In Between Daze...
This blog was an attempt to keep track of the days as they passed. Our last days in England to be precise. Which were not that many really so to date this is a pretty poor attempt. If someone were to read this in 1,000 years time they would think nothing more than how crap we were a keeping a diary.
So, what have we been doing for the last week?
I hosted a Champagne Tasting evening for our Women in Business network. It was a pretty good event by all accounts but then again when you mix Champagne and women you can guarantee that hilarity will ensue.
We included an informal quiz where we asked the women to guess how much they thought the Champagne they were tasting cost. The prices ranged from £7.99 through to £79.99 a bottle. Only one woman guessed the most expensive (Vintage Dom Perignon if case you were wondering) and one pair thought the £7.99 Cava was worth £79.99. Philistines.
The woman who ran the evening for us owns a speciality wine shop in West Didsbury called Reserve Wines and was brilliant. And she kindly let me take the left over DP home for Ian, who I failed to tell that I'd already had 3 glasses of the stuff.
We got up the next morning at 4.30 am to catch our 7.00 am flight for Belfast. Bad planning in some respects but it was nice being up in that pre-dawn crisp air as we dragged our bags to the train station at 5.00 am.

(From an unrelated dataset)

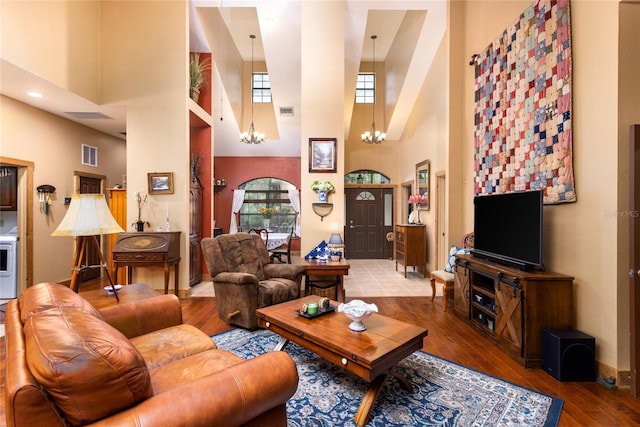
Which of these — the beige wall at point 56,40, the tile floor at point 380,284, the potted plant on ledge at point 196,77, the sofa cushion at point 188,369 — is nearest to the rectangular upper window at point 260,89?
the potted plant on ledge at point 196,77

We were off to visit our friends Irene and Bill who actually live in just outside Sligo, a 3 hour drive from Belfast. They met us in Enniskillen and had a lovely meandering drive back to their village of Ballymote. We lunch in a village called Blacklion just over the boarder into Ireland and 3 hot whiskies in a pub in a village the name of which escapes me. I wanted to fold the pub up take home with me. It was just so lovely and warm and smoke-free!
The only reason we did not stay longer at said pub was Irene and I were quickly on the slide into inebriation and, as the boys were driving, were none to keen to hang around as spectatators. I honestly could have sat by that lovely wood burning stove and continued to stare at the bottles of Irish and Scottish whisky as they glittered in the half light. It sure beat staring into middle distance.
We had a lovely, relaxing weekend eating, reading the papers and discussing how we would change the world if we had the power to. The conversation boardered a little on the depressing side as we discussed Howard's Australia, Blair's United Kingdom and Bush's rest of the world.
We spent our last few hours in Belfast sitting in the Crown Liquor Saloon where we met Renee & Steve, a couple of travelling Australians from Greensborough. They had been on the road since March so we sat for ages shareing travel tales.
We chatted about Northern Ireland and the Troubles as they had taken a Black Cab tour of Belfast that afternoon. The tour was meant to be unbiased however, their cabbie seemed very much at home on the Shankill Road where he seemed to know everyone he saw. After their half hour trawl around the Loyalist areas they were whisked through the Catholic areas with nary a glimpse of an Irish flag.
At any other time we would have felt grateful that we had not grow up in Belfast. However, we had just heard the news of the disgraceful scenes Cronulla. We all admitted that at that point in time, we were ashamed to be Australian.
My brother sent me the above photos of his son, Harrison the other day and I realised again that the saying that there are three things you can not help but stare at; a naked flame, the sea and a sleeping babies face.